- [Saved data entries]
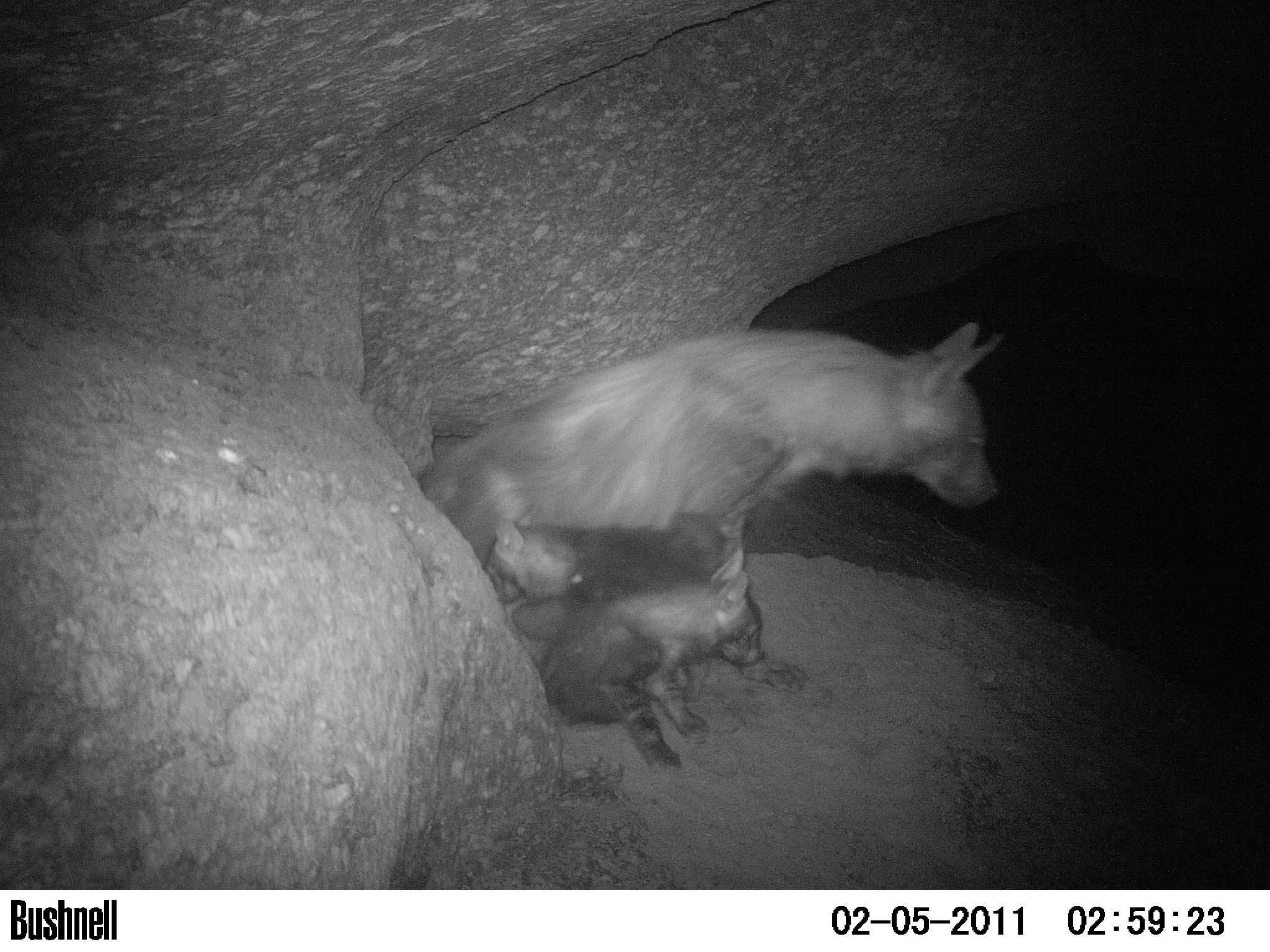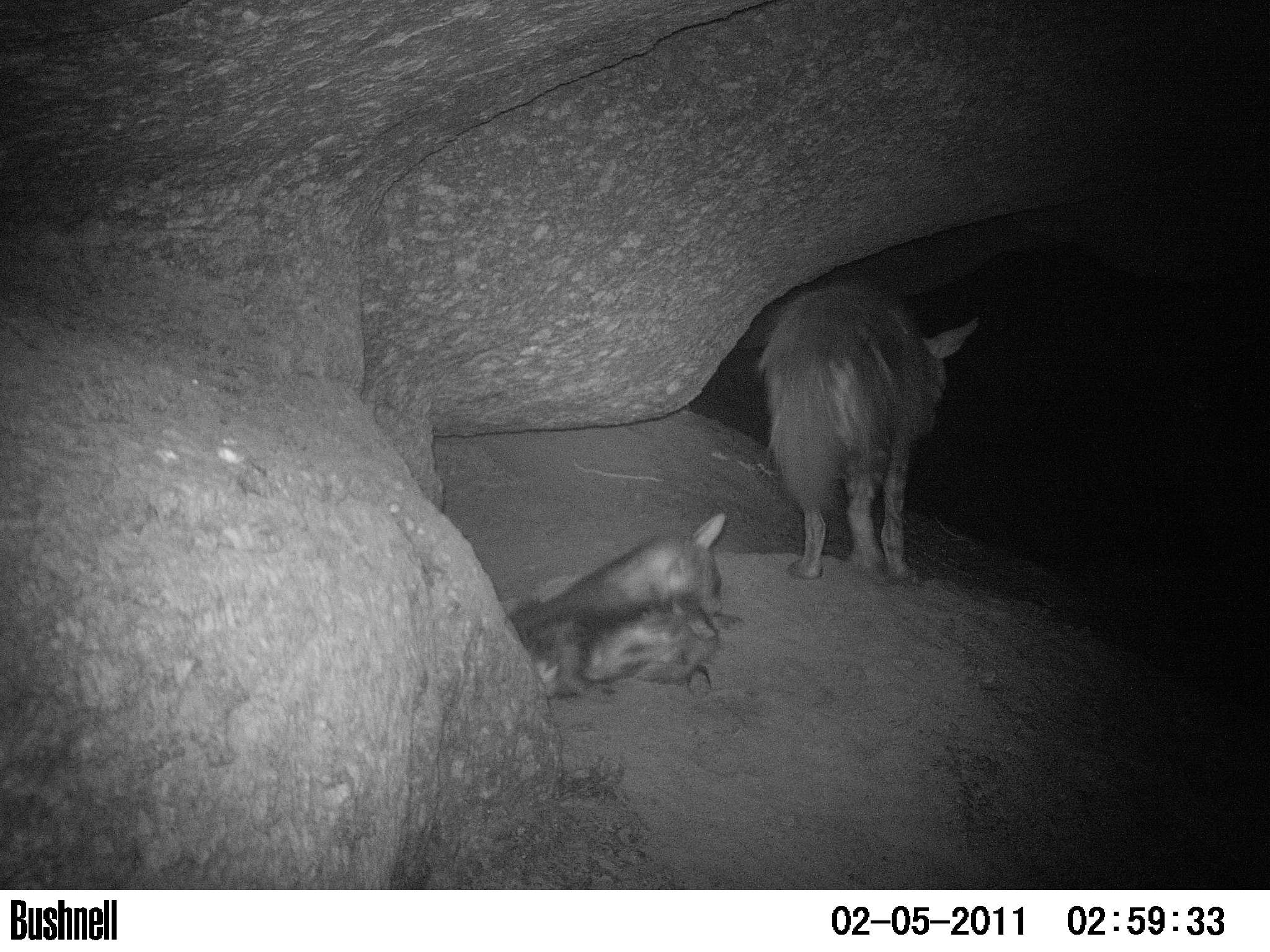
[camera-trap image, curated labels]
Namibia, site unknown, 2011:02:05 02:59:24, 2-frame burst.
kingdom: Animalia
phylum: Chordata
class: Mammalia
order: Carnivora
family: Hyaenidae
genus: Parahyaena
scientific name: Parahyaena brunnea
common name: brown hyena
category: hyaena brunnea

- [Directions for this task]
Without any pictures, output the entries above exactly as they appear.

- [Reply to the exercise]
[camera-trap image, curated labels]
Namibia, site unknown, 2011:02:05 02:59:24, 2-frame burst.
kingdom: Animalia
phylum: Chordata
class: Mammalia
order: Carnivora
family: Hyaenidae
genus: Parahyaena
scientific name: Parahyaena brunnea
common name: brown hyena
category: hyaena brunnea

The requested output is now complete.